All the variety of clinical symptoms in primary tumors of the third ventricle V.A. Legkonogov (1973) reduced it to the following syndromes: hydrocephalic-hypertensive, paroxysmal, periventricular, mesos- and rhombencephalic and the syndrome of mental disorders.

The dynamics of the development of clinical symptoms may indicate the initial location of tumor growth. If, for example, the disease begins with the appearance of quadrigeminal syndrome, then we can assume that the tumor comes from the pineal region, if from ophthalmological symptoms, then we can assume that the site of initial growth of the tumor was the chiasm itself. In cases where the disease manifests itself as diencephalic and endocrine metabolic disorders, it can be assumed that the tumor primarily arose in the bottom of the third ventricle.

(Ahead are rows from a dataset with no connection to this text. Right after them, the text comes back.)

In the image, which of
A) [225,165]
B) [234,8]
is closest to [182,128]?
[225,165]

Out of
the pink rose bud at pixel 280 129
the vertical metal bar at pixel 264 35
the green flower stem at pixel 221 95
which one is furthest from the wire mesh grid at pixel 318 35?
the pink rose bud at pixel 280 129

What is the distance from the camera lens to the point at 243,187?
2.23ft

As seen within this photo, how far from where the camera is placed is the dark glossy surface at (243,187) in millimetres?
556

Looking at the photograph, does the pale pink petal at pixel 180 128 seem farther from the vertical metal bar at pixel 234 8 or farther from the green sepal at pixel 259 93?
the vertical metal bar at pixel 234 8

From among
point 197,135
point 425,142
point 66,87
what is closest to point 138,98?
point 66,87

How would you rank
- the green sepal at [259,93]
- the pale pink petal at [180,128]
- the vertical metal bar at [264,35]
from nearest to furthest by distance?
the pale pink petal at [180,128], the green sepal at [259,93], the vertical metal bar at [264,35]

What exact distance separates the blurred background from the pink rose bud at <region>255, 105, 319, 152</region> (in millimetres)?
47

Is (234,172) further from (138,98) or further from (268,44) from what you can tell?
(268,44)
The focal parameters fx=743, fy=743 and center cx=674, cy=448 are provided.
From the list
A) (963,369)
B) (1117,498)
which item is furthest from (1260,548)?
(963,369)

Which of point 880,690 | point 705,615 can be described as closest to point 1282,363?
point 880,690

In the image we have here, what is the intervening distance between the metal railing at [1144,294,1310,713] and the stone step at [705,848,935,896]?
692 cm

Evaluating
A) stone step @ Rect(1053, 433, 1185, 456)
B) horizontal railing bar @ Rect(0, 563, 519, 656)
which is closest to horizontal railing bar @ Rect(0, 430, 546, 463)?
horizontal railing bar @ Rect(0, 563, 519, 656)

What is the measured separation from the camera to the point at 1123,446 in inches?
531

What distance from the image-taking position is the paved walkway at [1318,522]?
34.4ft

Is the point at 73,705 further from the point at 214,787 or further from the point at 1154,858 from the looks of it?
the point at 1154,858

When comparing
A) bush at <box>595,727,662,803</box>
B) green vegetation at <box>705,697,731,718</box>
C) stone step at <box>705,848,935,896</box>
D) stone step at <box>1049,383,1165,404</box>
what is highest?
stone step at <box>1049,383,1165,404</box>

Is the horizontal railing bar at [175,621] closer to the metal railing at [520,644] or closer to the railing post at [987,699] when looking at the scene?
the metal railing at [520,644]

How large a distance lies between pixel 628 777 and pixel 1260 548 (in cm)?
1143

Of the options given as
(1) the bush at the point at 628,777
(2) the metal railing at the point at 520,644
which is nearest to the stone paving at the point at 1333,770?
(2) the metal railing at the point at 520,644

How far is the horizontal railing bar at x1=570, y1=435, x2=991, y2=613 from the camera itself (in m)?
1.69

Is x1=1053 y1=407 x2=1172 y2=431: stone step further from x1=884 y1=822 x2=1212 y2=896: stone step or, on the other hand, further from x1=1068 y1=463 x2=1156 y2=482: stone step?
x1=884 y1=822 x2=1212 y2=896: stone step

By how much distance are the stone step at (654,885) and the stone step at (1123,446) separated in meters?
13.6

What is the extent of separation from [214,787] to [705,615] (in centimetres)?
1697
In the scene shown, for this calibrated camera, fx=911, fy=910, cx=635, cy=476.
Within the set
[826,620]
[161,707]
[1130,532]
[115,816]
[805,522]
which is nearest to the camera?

As the tumor grows and fills the cavity of the third ventricle, the clinical picture of the disease may reveal motor and sensory disturbances, cerebellar and brainstem symptoms. With tumors of the third ventricle, certain mental disorders associated with increased intracranial pressure and tumor localization may be observed. Although typical epileptic seizures do not occur with tumors of the third ventricle. Occasionally, epileptic seizures develop, which are more often observed with neoplasms arising from the bottom of the third ventricle. They are manifested by loss of consciousness or accompanied by tonic convulsions (diencephalic seizures). W. Dandy (1933) calls these seizures “intermittent seizures.” Characteristic components of the attacks were phenomena of sensory irritation or vasomotor disturbances (chill-like tremors in the form of short-term paroxysms, profuse sweating, increased body temperature to 38 - 390 degrees).

The duration of the disease from the appearance of the first symptoms to admission to the clinic ranges from several days to 15 years.

Y. Sawamura et. al. (1995) reports on asymptomatic cysts of the pineal region in women with a peak at the age of 21 - 30 years, measuring >5 mm, accidentally detected during MRI of the brain, and at autopsy the frequency of such cysts reached 25 - 40%.